Köping.  In 1775, Carl Scheele moved to Köping, Sweden where he took a position as superintendent of the pharmacy.  By now Scheele was receiving various offers for improved positions from around Sweden.  The town of Köping did not want to lose their new famed son so they obtained for him his own pharmacy, previously owned by an apothecary named Pohls who had died.  Pohls's widow remained in Köping to manage Scheele's household.  It is believed that Scheele did not travel from Köping, but rather spent his time engaged in his scientific pursuits.
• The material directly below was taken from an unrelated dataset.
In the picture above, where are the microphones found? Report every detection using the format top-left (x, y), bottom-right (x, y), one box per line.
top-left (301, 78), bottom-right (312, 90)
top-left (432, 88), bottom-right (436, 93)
"Oh, how happy I am!  No care for eating or drinking or dwelling, no care for my pharmaceutical business, for this is mere play to me.  But to watch new phenomena this is all my care, and how glad is the enquirer when discovery rewards his diligence; then his heart rejoices"1





Communication problems.  In eighteenth Century Europe, the art of communicating one's results was primitive by today's standards.  Often scientists used personal letters describing results to contemporaries interested in the same work.  Scheele was isolated from much scientific literature although he did communicate with Lavoisier who sent him a copy of his early book.  Writing a book was the best way to disseminate results, however, it often took years to accumulate enough results for a book and then it could take years longer for the book to be published.  Such was the tragedy of Carl Scheele who discovered oxygen (fire air) two years before Priestley.  Scheele's book, Chemical Treatise on Air and Fire, was not published until 1777, by which time European scientists were aware of Priestley's discovery of the same gas (dephlogisticated air) in 1774.  At the time of his death, very little was known of Scheele's life, the poverty in which he lived, the cold in which he worked, his struggle with illness and his early death.  Over a century passed before two individuals, working with Scheele's notes, papers and letters held by the Swedish Royal Academy of Sciences, brought to the public in 1892 the important scientific contributions of Carl Scheele.2

An 'airbag' used by Scheele

Cyanide and marriage vows.  At Köping, Scheele prepared compounds of cyanide, including gaseous hydrogen cyanide, and even described its taste!  He also studied a variety of arsenic compounds.  Without proper ventilation, Scheele was frequently exposed to deadly poisons.  It is thought that this exposure seriously damaged Scheele's health and significantly shortened his life.  Scheele was aware of the cause of his poor health and he referred to it as "the trouble of all apothecaries."  Carl Scheele died at age 43 on May 26, 1786.  Two days before he died, he married the widow Pohls so that she would inherit the pharmacy and his belongings.
 

Lasting accomplishments.

•  Few, if any chemists have discovered more new simple substances than Scheele.  He is credited with:
• the discovery of oxygen, chlorine (which he called dephlogisticated marine acid), hydrogen fluoride, silicon fluoride, hydrogen sulfide, hydrogen cyanide.

• isolating and characterizing for the first time glycerol, tartaric acid, citric acid, lactic acid, uric acid, benzoic acid, gallic acid, oxalic acid, lactose, Prussic acid, arsenic acid, molybdic acid, tungstic acid, copper arsenite (called "Scheele's green")

•  First to report the action of light on silver salts (which became the basis of modern photography)

References.

1 letter to his friend Johann Gahn, December 26, 1774 Famous Chemists, Sir William Tildon, London, 1921.

2 Nordenskjöld, Scheele, Nachgelassene Briefe, Stockholm, 1892.